Video by Bailey Hight
The evening of March 28, the Phi Alpha Theta Honors Society hosted a faculty and staff talent show in SUB 7. Faculty and staff from Milligan College and Emmanuel Christian Seminary came to sing, recite poetry and perform various hidden talents.
First up was Nick Blosser, an art professor, who performed three original songs. He strummed an acoustic guitar during his first two songs and broke out a steel guitar for the third song, called “Jesus is a Nightlight.”
Lindsay Kenderes, a librarian and archivist, came up next to read aloud her original poem, “Blue Safari Van,” a retelling of a trip she took during her high-school years. She also performed a short baton twirling routine, an act she had learned in marching band.
Dennis Helsabeck, Jr., history department chair, read aloud one of Ted Thomas’ favorite poems, the spoonerism-laden “Prinderella and the Cince” by Colonel Stoopnagle. As the title suggests, a spoonerism is “the transposition of initial or other sounds of words,” as Dictionary.com defines it. It can also be defined as “Ted Thomas’ favorite literary device;” he laughed through the whole performance!
Gary Selby, a ministerial formation professor at Emmanuel, followed up with the classic song “I Am My Own Grandpa,” strumming along with his acoustic guitar.

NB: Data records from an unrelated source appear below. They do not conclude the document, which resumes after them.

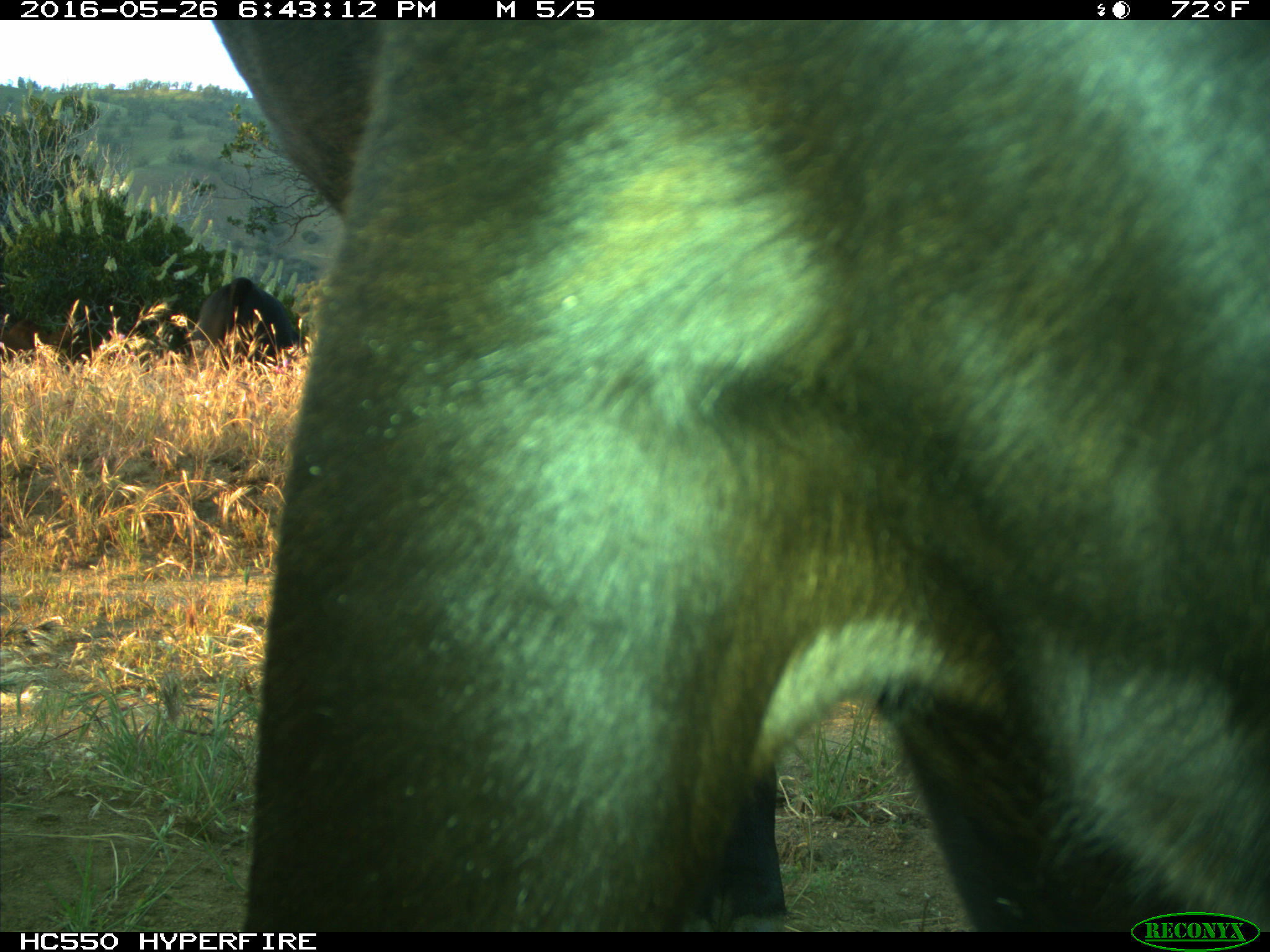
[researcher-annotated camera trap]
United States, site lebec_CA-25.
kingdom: Animalia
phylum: Chordata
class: Mammalia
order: Artiodactyla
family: Bovidae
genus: Bos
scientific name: Bos taurus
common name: domestic cow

Philip Kenneson, a theology and philosophy professor, citing his talent for reading, brought up a huge copy of Swiss Reformed theologian Karl Barth’s “Church Dogmatics: The Doctrine of the Word of God, Part 2,” the second book in Barth’s 14-volume exploration of Christian doctrine. Kenneson proceeded to silently read a page to himself for a minute and a half.
Jil Smith, an occupational therapy professor, came forward with an interactive song called “Dan’s Quest,” which she accompanied with acoustic guitar. The audience chose Dan’s next action at the end of each verse and determined where Dan went and which verse Smith would sing next.

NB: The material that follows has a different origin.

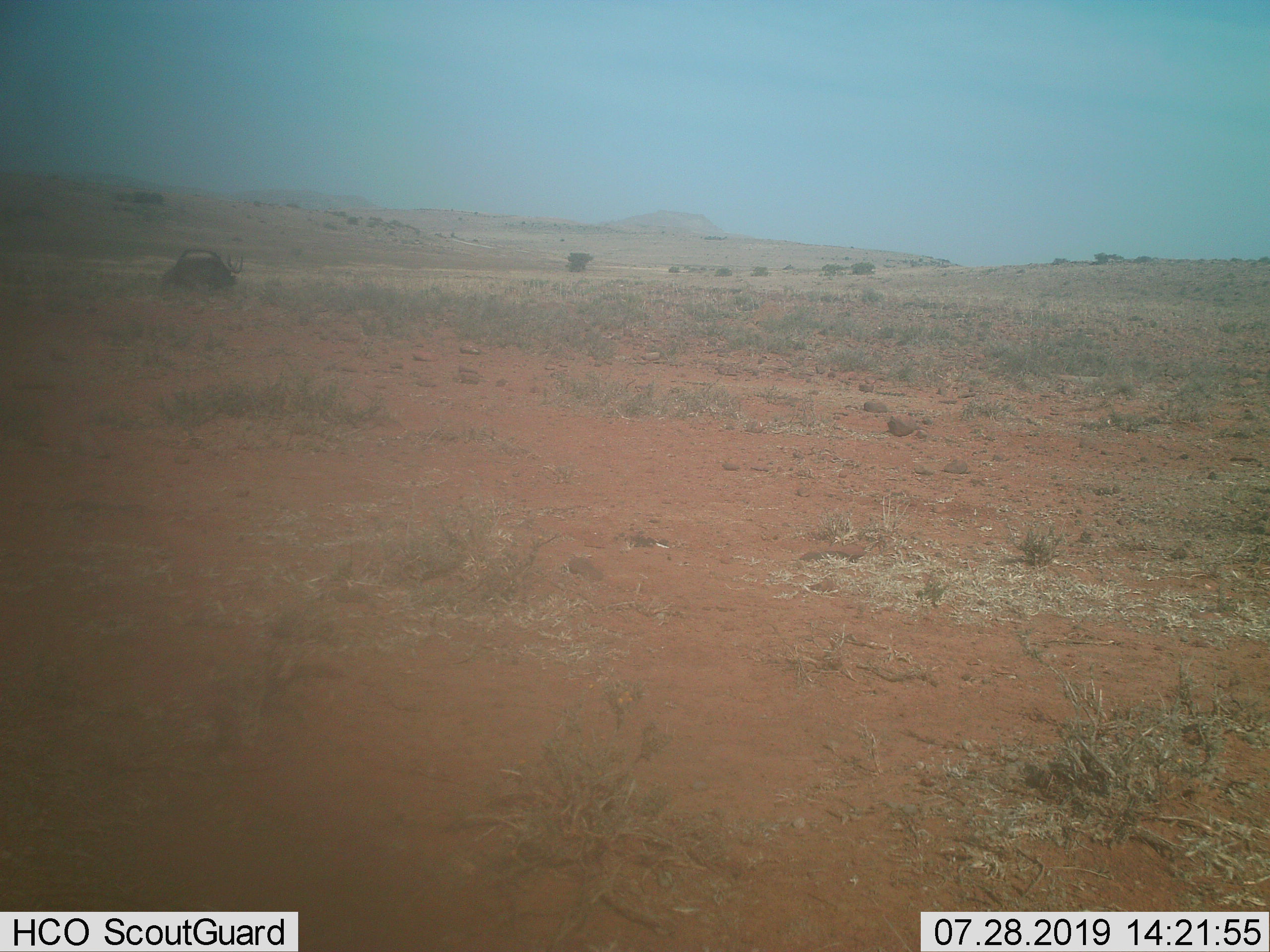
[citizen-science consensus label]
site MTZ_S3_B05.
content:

Heather Hoover and Kayla Walker-Edin, two of the college’s humanities and English professors, performed with Walker-Edin’s two sons. The group sang a Moby Dick-themed parody of Carly Rae Jepsen’s “Call Me Maybe,” titled “I Call Him Moby.”
Ted Thomas, a humanities and German professor, closed the night with three songs. Thomas began with Woody Guthrie’s “Deportee (Plane Crash at Los Gatos),” a tribute to a catastrophic plane crash near Los Gatos Canyon. He ended with the upbeat children’s songs “Sippin’ Cider Through a Straw” and “My Brother Bill (The Fireman’s Song).”